** WORK INSTRUCTIONS **
Quote the listing below word for word, from the first line through the last.

** RECORD EXCERPTS **
-- start --

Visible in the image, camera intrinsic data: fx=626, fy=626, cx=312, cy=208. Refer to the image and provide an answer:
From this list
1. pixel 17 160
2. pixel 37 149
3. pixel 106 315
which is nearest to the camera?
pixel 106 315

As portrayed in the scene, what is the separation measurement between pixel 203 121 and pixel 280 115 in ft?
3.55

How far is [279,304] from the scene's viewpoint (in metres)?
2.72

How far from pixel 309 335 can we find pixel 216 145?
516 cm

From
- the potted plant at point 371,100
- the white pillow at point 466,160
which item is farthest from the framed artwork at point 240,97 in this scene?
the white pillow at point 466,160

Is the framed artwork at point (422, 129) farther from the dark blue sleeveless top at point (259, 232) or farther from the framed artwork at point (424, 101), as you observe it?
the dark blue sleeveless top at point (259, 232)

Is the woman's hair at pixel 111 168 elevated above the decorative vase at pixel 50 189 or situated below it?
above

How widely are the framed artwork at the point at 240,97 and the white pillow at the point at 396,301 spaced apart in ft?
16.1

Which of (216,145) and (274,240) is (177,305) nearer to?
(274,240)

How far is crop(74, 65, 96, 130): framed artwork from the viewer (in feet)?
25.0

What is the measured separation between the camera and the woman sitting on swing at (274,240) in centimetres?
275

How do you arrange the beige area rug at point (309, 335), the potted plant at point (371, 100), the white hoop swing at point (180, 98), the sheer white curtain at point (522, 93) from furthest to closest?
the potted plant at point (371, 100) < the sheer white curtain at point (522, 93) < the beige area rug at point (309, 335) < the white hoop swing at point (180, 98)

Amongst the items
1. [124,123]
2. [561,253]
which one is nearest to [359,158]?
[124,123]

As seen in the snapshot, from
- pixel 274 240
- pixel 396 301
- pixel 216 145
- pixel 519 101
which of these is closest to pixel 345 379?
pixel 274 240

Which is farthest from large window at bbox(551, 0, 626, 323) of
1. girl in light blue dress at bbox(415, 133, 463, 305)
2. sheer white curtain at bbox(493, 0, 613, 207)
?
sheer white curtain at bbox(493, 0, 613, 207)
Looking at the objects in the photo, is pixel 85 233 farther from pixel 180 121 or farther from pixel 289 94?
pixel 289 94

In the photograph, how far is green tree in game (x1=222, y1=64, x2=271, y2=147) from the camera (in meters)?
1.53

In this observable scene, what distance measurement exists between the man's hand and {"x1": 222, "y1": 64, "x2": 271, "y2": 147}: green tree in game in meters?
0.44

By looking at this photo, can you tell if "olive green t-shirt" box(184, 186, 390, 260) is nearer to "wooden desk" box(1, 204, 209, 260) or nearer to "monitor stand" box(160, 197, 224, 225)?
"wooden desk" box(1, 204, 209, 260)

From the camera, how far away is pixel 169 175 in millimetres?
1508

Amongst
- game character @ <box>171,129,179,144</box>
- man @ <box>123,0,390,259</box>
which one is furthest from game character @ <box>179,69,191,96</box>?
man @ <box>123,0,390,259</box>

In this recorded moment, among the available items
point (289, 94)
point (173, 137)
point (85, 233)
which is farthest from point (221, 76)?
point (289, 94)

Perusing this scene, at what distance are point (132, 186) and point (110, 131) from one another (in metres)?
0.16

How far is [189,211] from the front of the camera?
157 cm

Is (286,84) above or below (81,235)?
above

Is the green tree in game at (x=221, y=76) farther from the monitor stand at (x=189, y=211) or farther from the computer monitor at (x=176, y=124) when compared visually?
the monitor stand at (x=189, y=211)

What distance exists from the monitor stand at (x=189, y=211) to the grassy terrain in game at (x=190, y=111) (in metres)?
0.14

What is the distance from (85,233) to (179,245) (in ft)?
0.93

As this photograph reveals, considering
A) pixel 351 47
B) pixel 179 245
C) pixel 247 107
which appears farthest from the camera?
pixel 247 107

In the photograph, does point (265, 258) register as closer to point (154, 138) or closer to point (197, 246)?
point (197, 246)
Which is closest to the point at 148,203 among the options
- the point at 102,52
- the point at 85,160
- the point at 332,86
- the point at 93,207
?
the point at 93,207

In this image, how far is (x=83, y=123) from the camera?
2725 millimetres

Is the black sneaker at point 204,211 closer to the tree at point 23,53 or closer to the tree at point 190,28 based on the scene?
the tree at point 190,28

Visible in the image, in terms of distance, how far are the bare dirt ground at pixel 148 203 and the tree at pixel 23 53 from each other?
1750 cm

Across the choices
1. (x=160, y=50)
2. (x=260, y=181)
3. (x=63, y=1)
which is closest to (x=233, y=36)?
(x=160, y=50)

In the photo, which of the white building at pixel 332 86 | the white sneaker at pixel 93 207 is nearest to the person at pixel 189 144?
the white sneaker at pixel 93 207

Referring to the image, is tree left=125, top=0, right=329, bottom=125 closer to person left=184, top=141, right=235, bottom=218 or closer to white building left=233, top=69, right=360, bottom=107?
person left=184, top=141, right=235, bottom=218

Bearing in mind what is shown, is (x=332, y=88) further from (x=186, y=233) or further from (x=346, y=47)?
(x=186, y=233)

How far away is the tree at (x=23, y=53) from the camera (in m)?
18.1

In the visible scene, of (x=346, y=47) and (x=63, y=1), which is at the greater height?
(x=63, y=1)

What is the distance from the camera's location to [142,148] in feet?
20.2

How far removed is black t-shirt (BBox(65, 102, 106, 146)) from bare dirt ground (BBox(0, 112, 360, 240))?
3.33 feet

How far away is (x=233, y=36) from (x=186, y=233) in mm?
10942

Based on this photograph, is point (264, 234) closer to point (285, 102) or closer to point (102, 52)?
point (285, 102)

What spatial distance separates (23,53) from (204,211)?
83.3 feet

-- end --

** PROBLEM SOLUTION **
Visible in the image, camera intrinsic data: fx=626, fy=626, cx=312, cy=208. Refer to the image and provide an answer:
From this list
1. pixel 17 160
2. pixel 37 149
3. pixel 106 315
which is nearest to the camera?
pixel 106 315

As portrayed in the scene, what is the separation measurement between pixel 203 121 and pixel 280 115 in ft?
3.55

How far is [279,304] from the scene's viewpoint (in metres)?
2.72

How far from pixel 309 335 can we find pixel 216 145?
516 cm

From
- the potted plant at point 371,100
- the white pillow at point 466,160
which item is farthest from the framed artwork at point 240,97 in this scene?
the white pillow at point 466,160

Is the framed artwork at point (422, 129) farther from the dark blue sleeveless top at point (259, 232) or farther from the framed artwork at point (424, 101), as you observe it?
the dark blue sleeveless top at point (259, 232)

Is the woman's hair at pixel 111 168 elevated above the decorative vase at pixel 50 189 or situated below it?
above

How widely are the framed artwork at the point at 240,97 and the white pillow at the point at 396,301 spaced apart in ft?
16.1

Which of (216,145) and (274,240) is (177,305) nearer to?
(274,240)

How far is crop(74, 65, 96, 130): framed artwork from the viewer (in feet)?
25.0

What is the measured separation between the camera and the woman sitting on swing at (274,240) in centimetres?
275

How do you arrange the beige area rug at point (309, 335), the potted plant at point (371, 100), the white hoop swing at point (180, 98), the sheer white curtain at point (522, 93) from furthest to closest?
the potted plant at point (371, 100) < the sheer white curtain at point (522, 93) < the beige area rug at point (309, 335) < the white hoop swing at point (180, 98)

Amongst the items
1. [124,123]
2. [561,253]
which one is nearest to [359,158]?
[124,123]

As seen in the snapshot, from
- pixel 274 240
- pixel 396 301
- pixel 216 145
- pixel 519 101
which of these is closest to pixel 345 379?
pixel 274 240

Which is farthest from large window at bbox(551, 0, 626, 323) of
1. girl in light blue dress at bbox(415, 133, 463, 305)
2. sheer white curtain at bbox(493, 0, 613, 207)
?
sheer white curtain at bbox(493, 0, 613, 207)
Looking at the objects in the photo, is pixel 85 233 farther from pixel 180 121 or farther from pixel 289 94?
pixel 289 94

In the photograph, how far is green tree in game (x1=222, y1=64, x2=271, y2=147) from the camera (in meters)?
1.53

In this observable scene, what distance measurement exists between the man's hand and {"x1": 222, "y1": 64, "x2": 271, "y2": 147}: green tree in game in meters?
0.44

By looking at this photo, can you tell if "olive green t-shirt" box(184, 186, 390, 260) is nearer to "wooden desk" box(1, 204, 209, 260) or nearer to "monitor stand" box(160, 197, 224, 225)?
"wooden desk" box(1, 204, 209, 260)

From the camera, how far away is pixel 169 175 in millimetres?
1508

Amongst
- game character @ <box>171,129,179,144</box>
- man @ <box>123,0,390,259</box>
which one is furthest from game character @ <box>179,69,191,96</box>?
man @ <box>123,0,390,259</box>

In this recorded moment, among the available items
point (289, 94)
point (173, 137)
point (85, 233)
which is farthest from point (221, 76)?
point (289, 94)

Perusing this scene, at what distance are point (132, 186) and point (110, 131) from one another (in metres)?
0.16

How far is [189,211] from the front of the camera?
157 cm

Is (286,84) above or below (81,235)?
above

Is the green tree in game at (x=221, y=76) farther from the monitor stand at (x=189, y=211) or farther from the computer monitor at (x=176, y=124) when compared visually?
the monitor stand at (x=189, y=211)

What distance exists from the monitor stand at (x=189, y=211) to the grassy terrain in game at (x=190, y=111) (in metres)?
0.14

What is the distance from (85,233) to (179,245) (in ft)?
0.93

As this photograph reveals, considering
A) pixel 351 47
B) pixel 179 245
C) pixel 247 107
which appears farthest from the camera?
pixel 247 107

In the photograph, does point (265, 258) register as closer to point (154, 138) or closer to point (197, 246)?
point (197, 246)
Which is closest to the point at 148,203 among the options
- the point at 102,52
- the point at 85,160
- the point at 332,86
- the point at 93,207
?
the point at 93,207

In this image, how far is (x=83, y=123) from the camera?
2725 millimetres

Is the black sneaker at point 204,211 closer to the tree at point 23,53 or closer to the tree at point 190,28 based on the scene?
the tree at point 190,28

Visible in the image, in terms of distance, how far are the bare dirt ground at pixel 148 203 and the tree at pixel 23 53 from each other?
1750 cm

Across the choices
1. (x=160, y=50)
2. (x=260, y=181)
3. (x=63, y=1)
which is closest to (x=233, y=36)?
(x=160, y=50)

In the photo, which of the white building at pixel 332 86 | the white sneaker at pixel 93 207 is nearest to the person at pixel 189 144?
the white sneaker at pixel 93 207

Referring to the image, is tree left=125, top=0, right=329, bottom=125 closer to person left=184, top=141, right=235, bottom=218 or closer to white building left=233, top=69, right=360, bottom=107?
person left=184, top=141, right=235, bottom=218

Bearing in mind what is shown, is (x=332, y=88) further from (x=186, y=233) or further from (x=346, y=47)?
(x=186, y=233)

How far away is the tree at (x=23, y=53) from the camera (in m)?
18.1

In the visible scene, of (x=346, y=47) and (x=63, y=1), which is at the greater height?
(x=63, y=1)

What is the distance from the camera's location to [142,148] in feet?
20.2

How far removed is black t-shirt (BBox(65, 102, 106, 146)) from bare dirt ground (BBox(0, 112, 360, 240))?
3.33 feet

How far away is (x=233, y=36) from (x=186, y=233) in mm?
10942

Based on this photograph, is point (264, 234) closer to point (285, 102) or closer to point (102, 52)?
point (285, 102)

What spatial distance separates (23,53) from (204,211)?
83.3 feet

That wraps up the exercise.